Have you made the transition to Day Light Savings time? Is your body clock all settled down, ready for summer hours? Are you a chirpy morning person, reminding the bleary eyed around you in bright and reasoned tones of the sparkling shiny gift of a “new” hour?

If you are like me, you are still working on getting in sync with the change. I try to prepare for the spring forward by doing the “early to bed and early to rise” thing for a few days in advance and naps if required for a few days afterward. Still, it takes my sleep patterns and mood a good two weeks or more to adjust once the clocks have changed and even then that lost hour haunts me like my own El Dorado of sleep until the “fall back” in November.

Up until now I have viewed this as an annual inconvenience, not a potential health issue. But this year, I have paid more attention to the health-related stories published alongside the usual reminders to change the clocks. Pardon the expression, but there are some real eye openers … not just for me but for the other estimated 40 million sleep deprived Americans out there.

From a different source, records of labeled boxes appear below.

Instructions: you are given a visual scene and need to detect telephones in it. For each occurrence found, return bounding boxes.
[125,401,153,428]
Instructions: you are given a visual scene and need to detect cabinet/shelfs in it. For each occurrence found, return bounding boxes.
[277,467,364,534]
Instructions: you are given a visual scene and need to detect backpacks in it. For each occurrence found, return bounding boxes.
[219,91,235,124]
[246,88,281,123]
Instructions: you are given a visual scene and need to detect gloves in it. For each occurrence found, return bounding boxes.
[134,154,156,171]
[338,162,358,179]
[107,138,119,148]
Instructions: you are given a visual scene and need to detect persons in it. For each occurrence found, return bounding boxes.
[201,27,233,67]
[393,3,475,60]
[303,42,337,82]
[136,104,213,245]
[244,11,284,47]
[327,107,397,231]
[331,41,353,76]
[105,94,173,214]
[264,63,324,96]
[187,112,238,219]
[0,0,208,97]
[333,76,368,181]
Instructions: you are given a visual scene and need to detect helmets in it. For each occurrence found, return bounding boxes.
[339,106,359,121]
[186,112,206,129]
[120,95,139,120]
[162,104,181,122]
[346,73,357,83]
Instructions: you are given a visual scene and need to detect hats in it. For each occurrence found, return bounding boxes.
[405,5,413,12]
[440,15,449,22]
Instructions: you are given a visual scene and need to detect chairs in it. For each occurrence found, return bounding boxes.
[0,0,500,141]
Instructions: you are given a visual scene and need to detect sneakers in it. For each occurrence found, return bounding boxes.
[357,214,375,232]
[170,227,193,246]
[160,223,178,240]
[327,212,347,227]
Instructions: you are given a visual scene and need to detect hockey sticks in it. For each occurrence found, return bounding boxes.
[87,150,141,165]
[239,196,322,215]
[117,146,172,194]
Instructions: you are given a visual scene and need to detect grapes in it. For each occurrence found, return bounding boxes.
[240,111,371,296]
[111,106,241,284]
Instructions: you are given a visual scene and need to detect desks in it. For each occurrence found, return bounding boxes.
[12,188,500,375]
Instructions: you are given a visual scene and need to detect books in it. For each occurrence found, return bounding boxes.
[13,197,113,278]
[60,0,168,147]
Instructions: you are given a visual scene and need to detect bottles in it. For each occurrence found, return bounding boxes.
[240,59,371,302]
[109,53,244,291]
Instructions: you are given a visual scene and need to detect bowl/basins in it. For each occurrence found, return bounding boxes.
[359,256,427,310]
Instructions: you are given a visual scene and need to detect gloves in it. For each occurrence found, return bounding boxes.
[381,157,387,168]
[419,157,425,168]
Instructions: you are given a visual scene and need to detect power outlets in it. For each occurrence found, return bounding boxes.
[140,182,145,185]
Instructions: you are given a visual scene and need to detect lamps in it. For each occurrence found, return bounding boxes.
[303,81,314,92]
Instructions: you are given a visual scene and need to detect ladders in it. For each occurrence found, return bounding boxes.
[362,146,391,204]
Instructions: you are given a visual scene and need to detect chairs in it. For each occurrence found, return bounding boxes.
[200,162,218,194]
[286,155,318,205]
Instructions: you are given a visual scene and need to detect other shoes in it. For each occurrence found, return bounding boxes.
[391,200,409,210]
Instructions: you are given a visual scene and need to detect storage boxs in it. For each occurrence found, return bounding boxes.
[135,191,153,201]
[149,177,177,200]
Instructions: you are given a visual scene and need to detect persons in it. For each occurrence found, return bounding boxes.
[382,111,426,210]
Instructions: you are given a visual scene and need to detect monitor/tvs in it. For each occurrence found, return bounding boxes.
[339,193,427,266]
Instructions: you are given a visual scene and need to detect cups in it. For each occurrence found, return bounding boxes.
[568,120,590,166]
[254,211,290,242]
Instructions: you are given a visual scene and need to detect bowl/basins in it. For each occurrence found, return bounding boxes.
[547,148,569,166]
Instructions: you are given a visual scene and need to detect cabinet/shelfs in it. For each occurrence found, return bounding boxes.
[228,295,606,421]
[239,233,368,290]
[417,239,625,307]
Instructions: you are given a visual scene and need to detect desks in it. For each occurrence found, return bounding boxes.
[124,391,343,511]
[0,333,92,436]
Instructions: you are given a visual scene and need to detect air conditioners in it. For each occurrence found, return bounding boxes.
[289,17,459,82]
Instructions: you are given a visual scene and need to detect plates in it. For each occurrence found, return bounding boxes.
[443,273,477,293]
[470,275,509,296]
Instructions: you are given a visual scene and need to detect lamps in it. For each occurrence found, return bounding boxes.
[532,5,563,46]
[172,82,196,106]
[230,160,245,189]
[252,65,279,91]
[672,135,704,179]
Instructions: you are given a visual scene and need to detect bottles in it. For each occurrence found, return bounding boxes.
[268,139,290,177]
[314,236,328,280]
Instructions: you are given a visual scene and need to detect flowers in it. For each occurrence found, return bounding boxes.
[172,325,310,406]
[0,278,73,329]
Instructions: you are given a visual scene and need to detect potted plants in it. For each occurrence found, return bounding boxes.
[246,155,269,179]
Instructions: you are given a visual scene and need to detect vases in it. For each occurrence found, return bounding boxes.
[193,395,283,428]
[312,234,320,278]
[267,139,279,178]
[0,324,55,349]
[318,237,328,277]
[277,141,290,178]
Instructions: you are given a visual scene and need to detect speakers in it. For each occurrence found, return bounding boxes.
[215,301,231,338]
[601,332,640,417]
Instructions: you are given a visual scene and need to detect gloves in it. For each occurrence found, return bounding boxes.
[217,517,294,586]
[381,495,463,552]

For example, a Duke University study reports that that poor sleep causes more harm to women than to men. Popular coverage of the story for the most part relied on “Bad Sleepers: Women More Grumpy Than Men” type headlines, but the report indicates that the effects go far beyond mood. The study finds that while long term poor sleep harms cardiovascular health of both genders, the effect is much greater in women.

A study from the University of Colorado sheds additional light on the known link between lack of sleep and weight. Adults who sleep less than five or six hours a night are at higher risk of being overweight, but the study suggests that just losing a few hours of sleep for a few nights can lead to an almost immediate weight gain. At least this effect appears equal in both men and women.

It turns out that sleep deprivation also contributes to car accidents, heart attacks, brain fog and can actually alter how your fat cells operate. Poor sleep, in fact, can significantly alter what your genes are doing, which helps explain this list of ill effects. Think about It … your poor sleep pattern is actually messing with your genes.

Do you get enough sleep? Does the clock change affect you? Do you feel like a nap? I certainly do.